Have you ever had one of those days when you are riding your bike and you feel a tire go flat? And you notice that every pebble jostles your balance and you push the pedals twice as hard but go only half as fast? But then, when you get off to check the pressure of the tires and they are both tight as drums, you have that moment of realization that the flatness is in your own body?
The morning stains the western tips of the sky with a citrus glow, but above the horizon’s blush the lavender dawn is almost unblemished. The only interruptions in the entire dome of the Earth’s cap are the moon (whose unsubtle and pearly presence looks like the work of a bad Photoshop artist), a diamond gleam in the east (whether a star, planet or spacecraft is unknown), and, in the bottom inch or two of skyline, chimneys, satellite dishes, rooftops, and various other urban spires of mysterious name and function. All is still as a picture, save for the occasional aviary silhouette gliding from one spire to another.
Climbing up to the roof is to take a camera lens and crank it ninety degrees to the left so that all the things that were impossible to ignore--traffic lights, swerving mopeds, skateboarders, slamming gates, sirens, dogs yanking on leashes--suddenly blur out of focus and the silent plume of steam exhaling from a roof pipe above the Picassoesque geometry of shingles upon housetops upon balconies upon towers comes into sharp relief.
I come up here to think. After several months of chasing after my life with a butterfly net, I was due for a moment of pause. For I have learned this about myself: I am a creature of The Now. Whatever is happening in this waking moment takes precedence over all else and unless I forcibly remove myself from my daily Ferris wheel, I will follow the breadcrumb trail of buzzing phones, work emails, dinner invites, race registration alerts and free samples all the way down into a sleepless oblivion, in a comatose state of knee jerk Yes! reactions to all immediate stimuli.
Some people struggle with living in the moment. They buy books about the art of Zen and present-mindedness. For these people it is an effort, a prayer, a New Year Resolution to bury memories and anxieties and to just bask in each of life’s savory moments as they pass.
I am not one of those people. All of my cares about the future weigh less than Forrest Gump’s feather. I lose sleep over nothing (unless I am on a plane in which case I lose sleep for lack of prescription medication to make me forget that I am trapped).
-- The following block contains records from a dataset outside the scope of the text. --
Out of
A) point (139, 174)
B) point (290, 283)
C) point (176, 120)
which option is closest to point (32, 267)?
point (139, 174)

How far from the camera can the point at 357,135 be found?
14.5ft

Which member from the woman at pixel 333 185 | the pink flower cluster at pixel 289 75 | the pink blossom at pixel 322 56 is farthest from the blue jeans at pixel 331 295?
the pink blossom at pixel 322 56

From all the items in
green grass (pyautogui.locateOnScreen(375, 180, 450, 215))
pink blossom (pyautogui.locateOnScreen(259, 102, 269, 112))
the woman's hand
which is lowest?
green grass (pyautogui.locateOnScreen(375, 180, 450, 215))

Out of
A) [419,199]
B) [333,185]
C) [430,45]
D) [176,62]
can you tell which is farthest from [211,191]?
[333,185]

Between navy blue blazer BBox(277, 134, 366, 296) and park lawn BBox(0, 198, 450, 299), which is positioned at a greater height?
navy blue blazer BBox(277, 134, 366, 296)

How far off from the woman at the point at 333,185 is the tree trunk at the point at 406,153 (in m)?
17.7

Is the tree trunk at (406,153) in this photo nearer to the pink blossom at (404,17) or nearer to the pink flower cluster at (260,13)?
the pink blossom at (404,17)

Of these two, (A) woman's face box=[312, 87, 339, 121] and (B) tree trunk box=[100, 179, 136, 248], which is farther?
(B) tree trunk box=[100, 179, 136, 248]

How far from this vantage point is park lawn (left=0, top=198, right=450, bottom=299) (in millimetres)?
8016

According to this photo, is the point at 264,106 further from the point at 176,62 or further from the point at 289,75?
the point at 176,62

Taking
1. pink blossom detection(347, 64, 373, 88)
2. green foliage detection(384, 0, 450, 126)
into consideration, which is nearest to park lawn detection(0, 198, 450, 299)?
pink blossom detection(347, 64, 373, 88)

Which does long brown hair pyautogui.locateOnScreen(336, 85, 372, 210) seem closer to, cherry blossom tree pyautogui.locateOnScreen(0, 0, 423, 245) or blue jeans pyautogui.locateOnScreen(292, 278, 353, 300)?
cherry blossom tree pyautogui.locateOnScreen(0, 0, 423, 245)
Most of the worries I discuss with friends are more topics of conversation than actual sentiments I mull over when I’m alone.
The go-with-the-flow lifestyle is ulcerless and lovely… to a certain point. The only problem arises when “the flow” starts drifting in an unintended direction. The problem is when there are so many things to do but, when you look closely, no real reason for doing any of them, other than the fact that the opportunities presented themselves, in sequined and sexy nowness, at the door. The problem is when getting out of bed every morning is more a result of muscle memory than will power. It’s when you find yourself moving through the days by some unnamed inertia, happenstance gusts of wind and the momentum of a busy-ness addiction, without any internally anchored drive to arrive at any particular destination. But a wheel can only roll for so long without a motor.
As I pondered this on the Rooftop of Catharsis, I decided that, in defiance of Carrie Underwood and in homage of Incubus, it was time I take the proverbial Wheel and outline something of a life plan for myself.
I dug up my faux-leather serious-thoughts-only notebook, and started thumbing for a blank page. At almost exactly the midway point, I found the end of the inked section and stretched the stiff binding open flat, like cracking vertebrae on a stiff back. Upon closer inspection, I realized the page I had opened to was not, in fact, empty. It was almost blank except the top corner was labeled 12/2/2013 and on the header there was a single scribbled word in all caps: “GOALS.”
I suppose I am nothing if not consistent.